■ [大事なこと]まし

ネットサーフィンをしていたら『私たちのやり方で何でも効果があります。どんな課題でも解決できます。といった類の言説に、真に優れたものはない。こうした場面や課題には絶大な効果を発揮しますが、この場面には適していません、と言われるほうがよほど信用できる。』とありました。全く同感です。
いくつかの書籍に書いてあることを再度書きます。
多くの人から、『学び合い』のデメリットは何ですか?と聞かれます。困ったことに、それが無いのです。もちろん、『学び合い』はパーフェクトではありません。しかし、相対的には現状よりはあらゆる面で「まし」です。
理由は簡単です。現状の教師が社会から期待されていることを実現するには一人では不可能です。だから、一人で背負うのではなく、クラスのみんなで背負おうという『学び合い』の方が「まし」なのです。『学び合い』で問題が生じるように見えるよう場合があります。しかし、冷静に考えてください。おそらく、成績が前より悪くなると言うことはないと思います。人間関係が悪くなったように見えたとしても、それはクラスの現状が見えやすくなっただけのことです。悪くはなりません。まがい物ではなく、本当に『学び合い』をやれば、少なくとも「まし」になることは自信を持って断言します。
しかし、何かを売り込むとき、全てに優れていると言うよりも「ここは駄目ですが、ここは優れています」とセールする方がやりやすいのは明白です。ですので、十年弱、一生懸命に考えました。おそらく三つあります。
第1 なんとなく出来ない
第一は、「なんとなく」授業が出来なくなる点です。例えば国語の先生に、「今日の授業の目的は何ですか?」と聞くと、「深い読み」とおっしゃる方がいます。そこで、「深い読みが出来るようになったのか、否かを何で判断されるのですか?」と聞くと、言葉に詰まります。そして、それを評価するのは難しいと言われます。

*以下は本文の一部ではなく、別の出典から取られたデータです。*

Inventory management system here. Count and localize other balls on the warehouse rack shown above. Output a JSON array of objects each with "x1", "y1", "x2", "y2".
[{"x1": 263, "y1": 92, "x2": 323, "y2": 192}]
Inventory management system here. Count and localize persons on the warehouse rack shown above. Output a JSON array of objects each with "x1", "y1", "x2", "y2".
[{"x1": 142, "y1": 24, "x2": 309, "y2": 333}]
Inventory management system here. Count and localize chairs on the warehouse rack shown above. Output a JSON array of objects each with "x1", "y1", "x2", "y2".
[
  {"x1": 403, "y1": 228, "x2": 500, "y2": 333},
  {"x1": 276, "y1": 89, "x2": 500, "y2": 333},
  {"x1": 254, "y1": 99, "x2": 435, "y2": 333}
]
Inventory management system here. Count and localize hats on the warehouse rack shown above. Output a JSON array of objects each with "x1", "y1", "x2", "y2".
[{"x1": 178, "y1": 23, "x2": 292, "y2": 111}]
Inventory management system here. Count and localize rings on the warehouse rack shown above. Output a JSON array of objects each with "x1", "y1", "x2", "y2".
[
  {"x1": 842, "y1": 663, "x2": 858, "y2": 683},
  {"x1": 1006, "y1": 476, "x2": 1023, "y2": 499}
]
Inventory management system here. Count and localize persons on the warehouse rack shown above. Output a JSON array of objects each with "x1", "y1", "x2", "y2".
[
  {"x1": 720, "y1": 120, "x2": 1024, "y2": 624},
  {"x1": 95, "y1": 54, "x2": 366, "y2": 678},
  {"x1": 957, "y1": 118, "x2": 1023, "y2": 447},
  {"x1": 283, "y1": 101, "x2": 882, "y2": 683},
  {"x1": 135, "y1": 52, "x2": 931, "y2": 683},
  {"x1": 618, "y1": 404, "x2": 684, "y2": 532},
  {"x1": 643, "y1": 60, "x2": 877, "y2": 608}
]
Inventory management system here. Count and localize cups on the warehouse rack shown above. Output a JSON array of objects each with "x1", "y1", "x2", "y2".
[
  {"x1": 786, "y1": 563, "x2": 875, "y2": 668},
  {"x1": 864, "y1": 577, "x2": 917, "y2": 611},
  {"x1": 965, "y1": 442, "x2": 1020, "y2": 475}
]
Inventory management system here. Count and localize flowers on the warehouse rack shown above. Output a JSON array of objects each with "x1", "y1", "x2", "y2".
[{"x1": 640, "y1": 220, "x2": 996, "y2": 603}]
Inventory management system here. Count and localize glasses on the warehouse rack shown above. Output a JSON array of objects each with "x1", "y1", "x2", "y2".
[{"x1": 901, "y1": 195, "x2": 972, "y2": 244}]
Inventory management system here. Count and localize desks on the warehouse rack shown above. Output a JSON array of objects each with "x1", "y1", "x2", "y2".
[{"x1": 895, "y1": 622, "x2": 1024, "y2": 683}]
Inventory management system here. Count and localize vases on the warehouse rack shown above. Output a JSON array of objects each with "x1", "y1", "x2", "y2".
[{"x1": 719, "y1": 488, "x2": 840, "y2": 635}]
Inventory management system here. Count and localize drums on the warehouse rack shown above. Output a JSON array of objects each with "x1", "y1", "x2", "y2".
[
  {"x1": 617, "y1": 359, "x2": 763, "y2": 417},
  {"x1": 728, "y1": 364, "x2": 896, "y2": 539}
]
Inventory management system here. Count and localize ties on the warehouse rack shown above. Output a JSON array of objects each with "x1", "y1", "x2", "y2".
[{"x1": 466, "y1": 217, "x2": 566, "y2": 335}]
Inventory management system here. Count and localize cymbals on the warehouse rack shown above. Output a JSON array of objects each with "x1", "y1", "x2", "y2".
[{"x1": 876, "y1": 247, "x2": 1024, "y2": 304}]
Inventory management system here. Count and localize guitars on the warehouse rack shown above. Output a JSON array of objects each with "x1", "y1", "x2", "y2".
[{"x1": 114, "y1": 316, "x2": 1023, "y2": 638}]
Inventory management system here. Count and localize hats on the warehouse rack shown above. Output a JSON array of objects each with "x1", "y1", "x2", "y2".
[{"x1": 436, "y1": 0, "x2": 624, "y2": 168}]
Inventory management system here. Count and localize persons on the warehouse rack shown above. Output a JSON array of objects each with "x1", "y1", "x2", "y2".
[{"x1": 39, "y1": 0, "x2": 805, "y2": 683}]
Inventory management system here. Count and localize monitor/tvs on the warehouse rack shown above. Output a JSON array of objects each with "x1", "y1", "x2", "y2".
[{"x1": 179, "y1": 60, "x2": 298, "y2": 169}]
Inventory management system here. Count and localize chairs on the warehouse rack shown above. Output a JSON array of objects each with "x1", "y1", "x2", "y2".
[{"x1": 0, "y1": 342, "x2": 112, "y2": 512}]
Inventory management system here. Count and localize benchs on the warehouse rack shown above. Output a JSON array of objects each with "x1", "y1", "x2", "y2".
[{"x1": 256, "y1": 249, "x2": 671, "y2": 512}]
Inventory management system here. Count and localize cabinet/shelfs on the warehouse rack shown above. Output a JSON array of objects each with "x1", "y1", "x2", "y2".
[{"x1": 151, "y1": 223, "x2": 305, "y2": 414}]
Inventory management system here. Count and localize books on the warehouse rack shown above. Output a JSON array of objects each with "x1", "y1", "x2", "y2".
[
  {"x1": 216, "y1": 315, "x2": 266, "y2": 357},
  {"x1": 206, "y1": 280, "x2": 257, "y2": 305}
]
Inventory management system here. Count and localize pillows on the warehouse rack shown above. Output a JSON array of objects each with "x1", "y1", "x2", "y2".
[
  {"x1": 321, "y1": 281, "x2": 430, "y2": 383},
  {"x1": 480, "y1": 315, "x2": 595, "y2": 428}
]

授業には目標があり、その目標を達成するために評価があります。つまり、「目標=授業=評価」なのです。従って、評価が難しい・出来ないということは、目標が曖昧であるか、目標がないということです。ということは授業ではないということなのです。
そんな状態でも、なんとなく授業らしき事は出来ます。例えば、国語の授業の場合、「丸読み(もしくはパラグラフ読み」、「新出漢字の確認」、「段落分け」、「段落の要約」・・・という一定の作業をやらせれば、何を目的にしているかを考えずに授業らしき者が出来ます。しかし、『学び合い』ではそれは出来ません。
『学び合い』では、授業の最初に子どもたちに目標を言葉で言わなければなりません。それも子どもたちが何をすべきかハッキリ分かるようにです。
●第二 闇を見る
第二は、クラスの闇を見なければならない点です。従来の授業では、子どもは静かにイスに座っています。その状態では自分のクラスには問題がないように見えます。ところが、『学び合い』では子どもが自由に動き、話すのです。その結果、自分のクラスにイジメがあったり、寂しい子どもがいたりする場合、それがハッキリ見えてしまうのです。これを一校時じっと見続けるのは教師にとって相当辛い。それが毎時間続くのです。
しかし、その闇は『学び合い』によって生じたのではありません。もともとあった闇が見えやすくなっただけのことです。その子は『学び合い』を始める前も、始めた後も苦しんでいます。仮に『学び合い』をやめても苦しみが続きます。『学び合い』をやめて楽になるのは子どもではなく、教師なのです。
●第3 説明責任
第三に、自分のやっていることを説明しなくてはならない点です。授業スタイルがガラッと変わります。保護者に対しては今までの説明は効きません。保護者が納得する説明は「結果」なのです。
例えば、横並びのことをそこそこすれば、ある子どもが不登校になっても「その子が悪い」、「保護者が悪い」と言い抜けられます。しかし、横並びでないならば、起こったことに対してちゃんと説明をしなければならなくなります。
●本来の教師の職能
以上が『学び合い』のデメリットです。しかし、三つとも、本来、教師がやるべきことではないでしょうか?
教師であれば、今の授業は何を達成すべきであることを理解すべきです。また、クラスの闇が見えるからこそ、次の一手が見えるのです。教師が見つけなければ、その闇の中で苦しみ続ける子どもがいます。そして、自ら何を求め、何をしているかを人に説明する覚悟を持つべきだと思います。
しかし、現状ではそれをしなくても生きていけるならば、それを避けたい気持ちは当然です。そして、それを乗り越える覚悟は大変だと思います。『学び合い』を実践するのに一番難しい(いや、唯一難しい)のは、一歩前に足を踏み出すことです。
しかし、その一歩を踏み出すことが、いま、これからの教師にとってもっとも必要な職能になるでしょう。これからの教師の職能は、ここで挙げた3つのポイントを押さえた上での、『学び合い』授業ができるようになるということになっていくでしょう。